Face à l’intensification des flux informationnels et à la montée en puissance de l’intelligence artificielle, l’éducation à l’information est souvent pensée sur le registre de l’urgence : armer, protéger, prémunir. Sans ignorer ces enjeux, ce nouveau numéro d’InterCDI opère un déplacement : et si éduquer les élèves supposait aussi, et d’abord, d’éveiller ? Il s’agit alors d’ouvrir des espaces d’expériences ancrées dans le sensible, le collectif, le réel, contribuant au développement de sujets capables de se relier à eux-mêmes, aux autres et au monde.
Ce numéro s’attache à des formes d’expériences informationnelles qui ne se limitent ni à l’étude de documents ni à la maîtrise d’outils, mais mobilisent les corps, les affects et des situations vécues. L’information y est une pratique située, traversée par des enjeux culturels, sociaux et démocratiques, indissociable des conditions dans lesquelles elle se fabrique, se partage et se discute.
Le numéro s’ouvre par une réflexion sur le théâtre, abordé comme un prisme fécond pour penser l’information autrement. S’appuyant sur le spectacle vivant, Violaine Bouchard montre comment le théâtre, art de la présence et de la temporalité partagée, permet de requalifier le document par l’expérience collective, déplaçant le regard sur l’actualité et suscitant des émotions esthétiques. À rebours de la vitesse et de la fragmentation des flux numériques, il introduit un temps de recul, propice à la pensée critique, à la créativité et à la coopération.

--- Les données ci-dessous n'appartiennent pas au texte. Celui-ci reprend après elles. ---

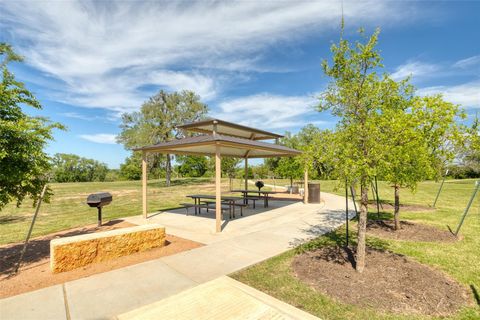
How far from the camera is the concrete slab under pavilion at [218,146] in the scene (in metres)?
8.10

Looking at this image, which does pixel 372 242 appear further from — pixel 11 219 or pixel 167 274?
pixel 11 219

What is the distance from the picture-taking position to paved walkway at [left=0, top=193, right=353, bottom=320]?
12.0ft

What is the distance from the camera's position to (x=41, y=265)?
5.43 m

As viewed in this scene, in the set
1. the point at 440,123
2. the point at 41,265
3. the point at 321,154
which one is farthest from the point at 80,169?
the point at 440,123

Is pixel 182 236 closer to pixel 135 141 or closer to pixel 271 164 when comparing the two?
pixel 135 141

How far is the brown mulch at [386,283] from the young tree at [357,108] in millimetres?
432

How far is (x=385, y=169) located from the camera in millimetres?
4109

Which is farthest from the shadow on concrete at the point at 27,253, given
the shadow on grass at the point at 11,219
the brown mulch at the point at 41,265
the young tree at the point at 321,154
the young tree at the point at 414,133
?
the young tree at the point at 414,133

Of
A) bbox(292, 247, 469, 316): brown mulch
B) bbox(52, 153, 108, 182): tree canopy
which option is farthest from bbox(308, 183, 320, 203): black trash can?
bbox(52, 153, 108, 182): tree canopy

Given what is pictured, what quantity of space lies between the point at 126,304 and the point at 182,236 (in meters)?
4.01

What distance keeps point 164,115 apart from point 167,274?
84.6 ft

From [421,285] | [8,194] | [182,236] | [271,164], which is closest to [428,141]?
[421,285]

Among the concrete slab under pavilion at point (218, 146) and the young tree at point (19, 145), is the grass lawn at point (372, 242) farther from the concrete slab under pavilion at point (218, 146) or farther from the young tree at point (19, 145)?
the young tree at point (19, 145)

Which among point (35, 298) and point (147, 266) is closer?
point (35, 298)
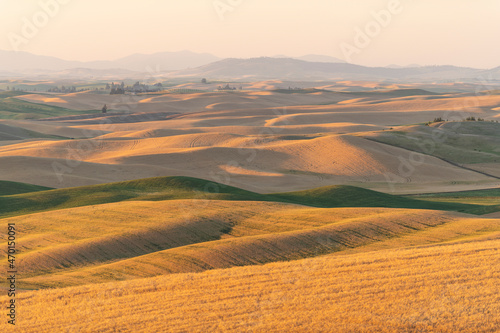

Cette attention portée à l’expérience irrigue l’ensemble du numéro. Lucia Jalba l’investit à travers un projet Erasmus+, conçu comme un espace de co-construction transnationale de savoirs info-documentaires et de la citoyenneté numérique. L’information y est terrain d’apprentissage démocratique à l’échelle européenne, ce qui souligne le rôle structurant des professeurs documentalistes dans la mise en place de situations fondées sur la rencontre et la production collective.
Dans un autre registre, celui de la création, Louise Oudjani mobilise le slam comme un levier de construction de soi et de prise de parole pour des classes ULIS et UPE2A. Par l’écriture et la performance orale, l’information devient matière à dire, à transformer et à partager. L’expérience informationnelle se tisse alors dans l’engagement du corps et l’exposition à l’autre, faisant du CDI un espace de médiation, d’expression et d’inclusion.
Un pas de côté est proposé avec le Thèmalire d’Anne-Valérie Mille-Franc, consacré à la joie, posée non comme une émotion secondaire, mais comme une ressource pédagogique et politique. Dans un contexte anxiogène de saturation informationnelle, la joie apparaît comme une modalité d’expérience : vecteur d’attention, de désir d’agir ensemble et d’engagement citoyen.
Des contributions plus directement professionnelles prolongent la réflexion. L’inclusiomètre proposé par Jeanne Boulangé, Marion Durr, Morgane Guillet et Mélissandre Patisson ouvre un espace de réflexivité sur les dimensions matérielles, organisationnelles et relationnelles de l’inclusion au CDI. La classe puzzle présentée par Isabelle Pérard, inspirée des travaux d’Elliott Aronson, donne à voir l’information comme une matière à élaborer collectivement, dans des situations fondées sur la coopération et l’interdépendance. Enfin, la note de lecture de Timothée Mucchiutti, consacrée au Guide du professeur documentaliste d’Élodie Royer et Bernard Heizmann, procède à une mise en perspective, rappelant que les expériences informationnelles reposent sur des gestes professionnels et des cadres d’action engageant citoyenneté et démocratie.
Croisant expériences esthétiques, projets interculturels et lectures thématiques, ce numéro s’inscrit ainsi dans l’idée qu’il n’y a pas de citoyenneté démocratique sans expériences vécues, partagées et discutées. Éduquer à l’information consiste alors moins à transmettre des procédures qu’à créer des situations où l’on apprend à faire information ensemble, à en éprouver les enjeux, les tensions et les possibles.